Investigation of the Actual Causes of Hip Joint Implant Loosening Classified as Aseptic – Analysis of Microbiological Culture Results and Levels of Inflammatory Markers
Dagmara Strzelec-Nowak, Maria Kozioł-Montewka, Justyna Niedźwiadek, Agnieszka Bogut, Jan Blacha, Tomasz Mazurkiewicz Pol J Microbiol 2015; 64 (2): ICID: 1160943 Article type: Original article IC™ Value: 10.00
Abstract provided by Publisher
Loosening of the hip joint prosthesis is considered as one of the most significant postoperative complications in recent years. The laboratory diagnostic procedure used to differentiate periprosthetic infection from aseptic loosening is very difficult because of the biofilm which microorganisms form on the implant surface. The purpose of this research was to evaluate the level of concordance between clinical classification of implant loosening among 50 patients subjected to reimplantation procedure and laboratory investigation of PJI including microbiological culture results and the levels of inflammatory markers assessed in the patients’ synovial fluid samples, serum, and full blood. The synovial fluid was collected for leukocyte count, differential cell count, and culture on standard media. The levels of systemic inflammation markers such as the ESR and CRP concentration were determined in serum and full blood. Tissue samples were collected for microbiological studies.
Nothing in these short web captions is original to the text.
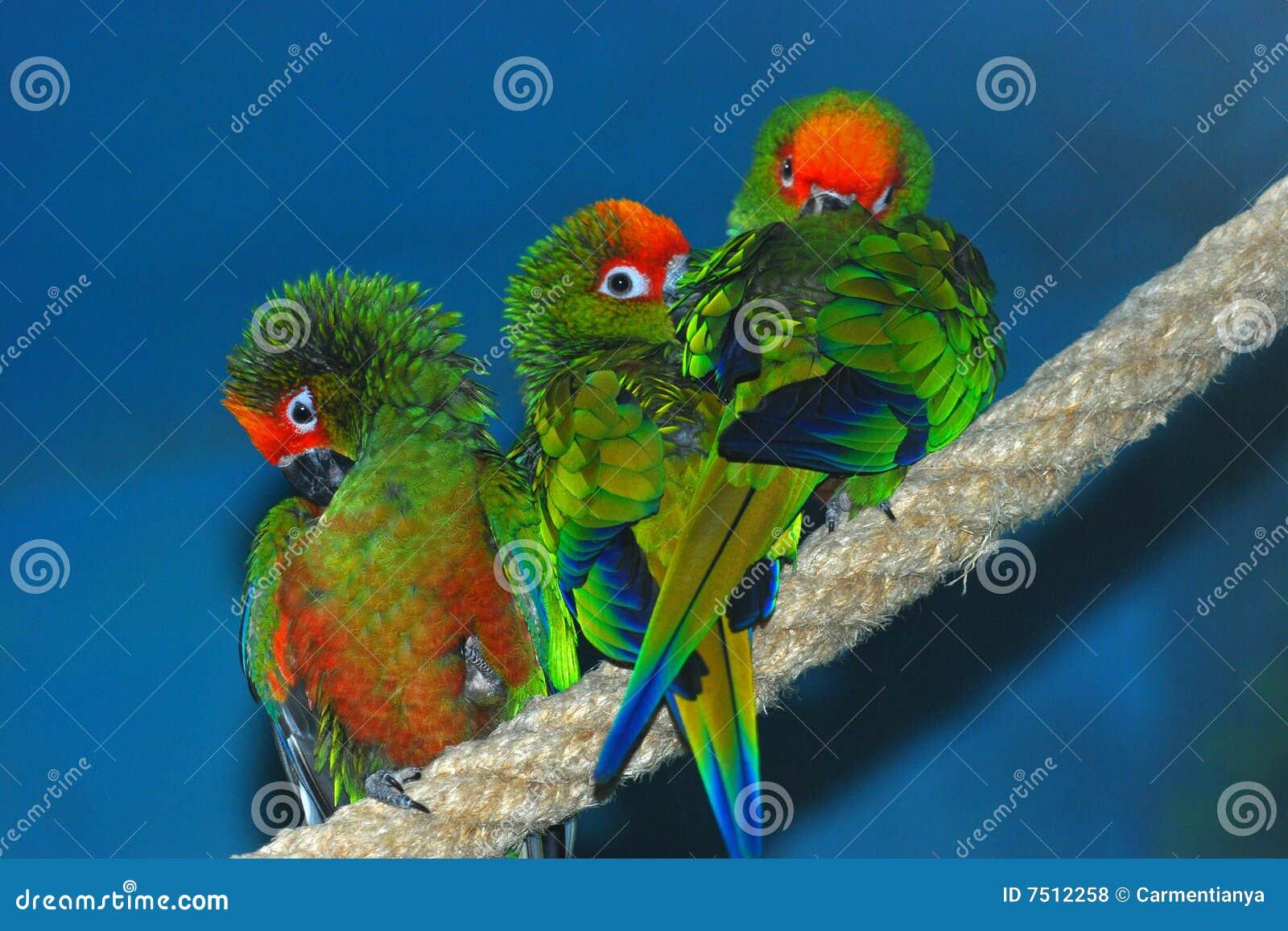 Trois perroquets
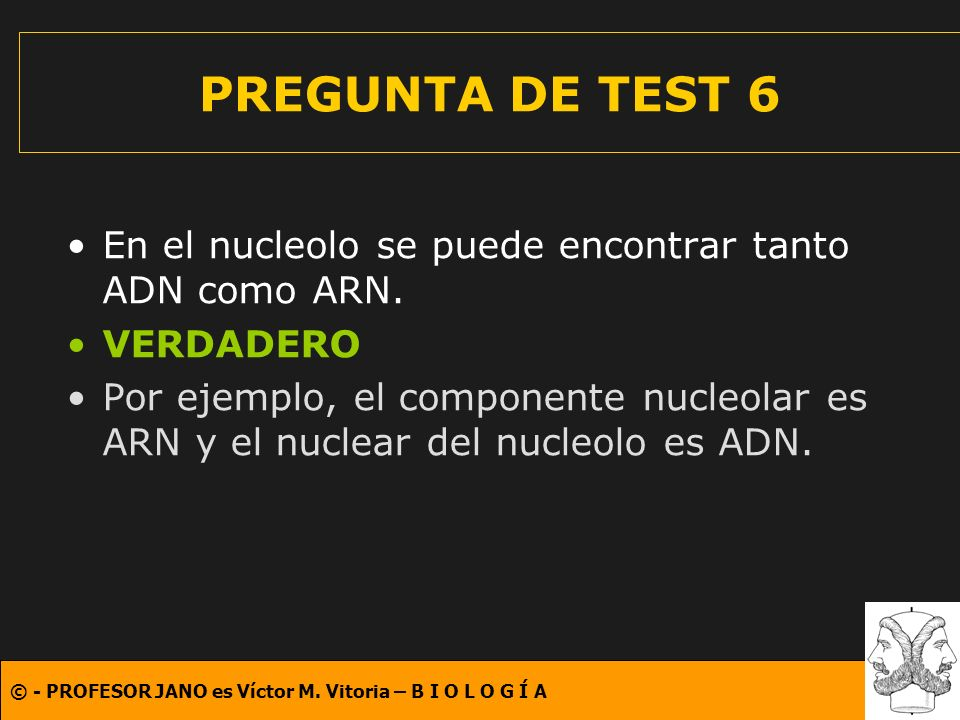 © - PROFESOR JANO es Víctor M. Vitoria – B I O L O G Í A PREGUNTA DE TEST 6 En el nucleolo se puede encontrar tanto ADN como ARN. VERDADERO Por ejempl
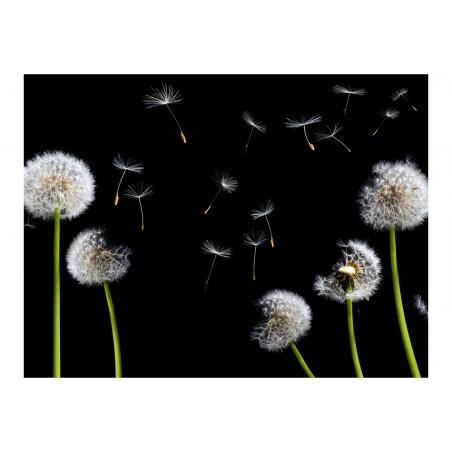 Fotomurale - Soffioni nel vento - Quadri e decorazioni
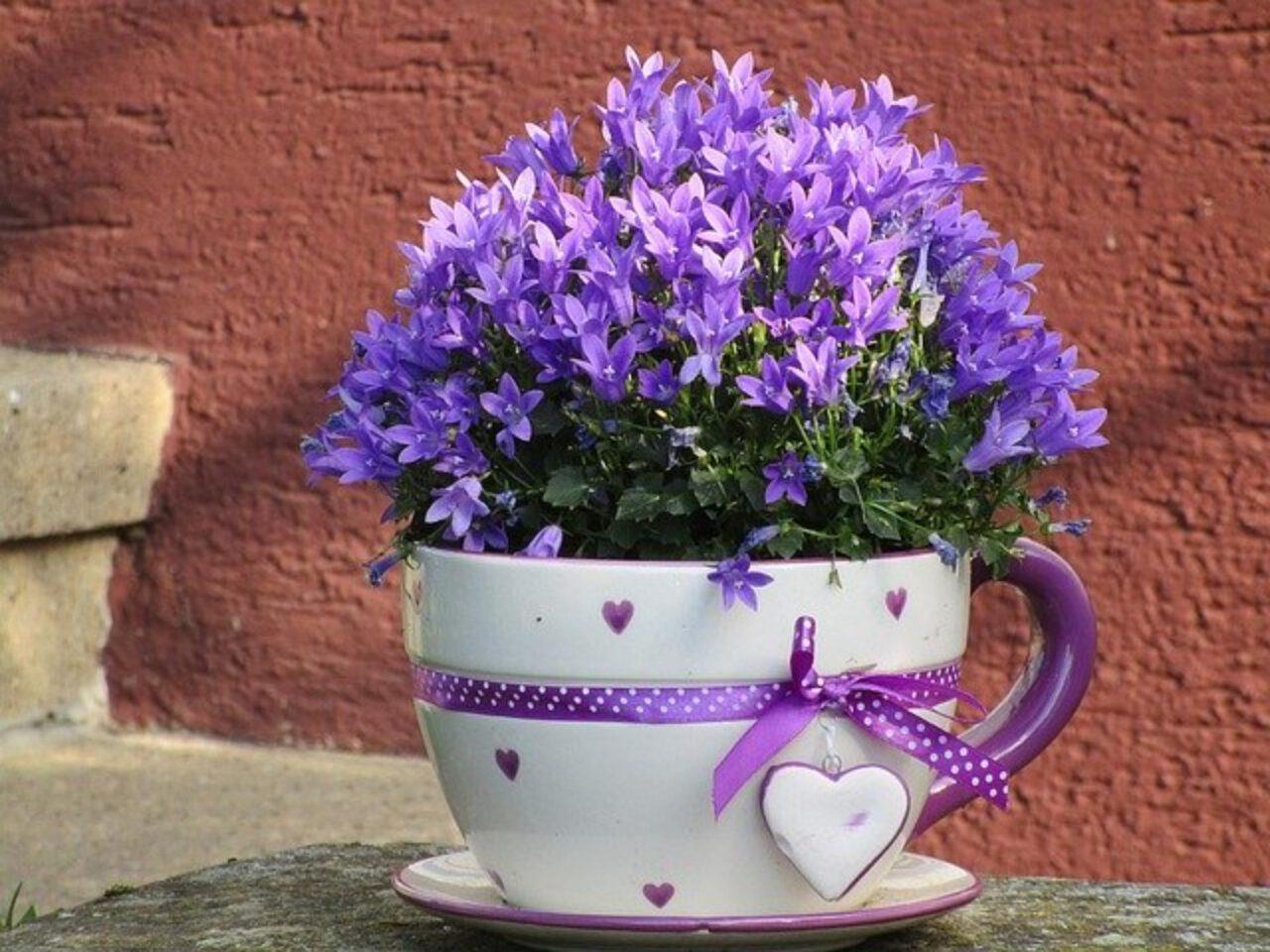 Kwiaty nie tylko w doniczce…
Components from endoprostheses were exposed to ultrasound in a process called sonication. Among the parameters measured in serum and full blood the levels of ESR and CRP were higher in the septic group of patients. Cytologic analysis of synovial fluid was in correlation with microbiologic identification. The most frequent isolated bacteria was Staphylococcus epidermidis. Culture results from materials such as synovial fluid, sonicate and tissues are crucial to establish the infectious aetiology of the loosening. Microscopic analysis of synovial fluid represents a simple, rapid and accurate method for differentiating PJI from aseptic failure. Sonication increases detection of the infectious process, and culture results are in correlation with the cytologic analysis of synovial fluid.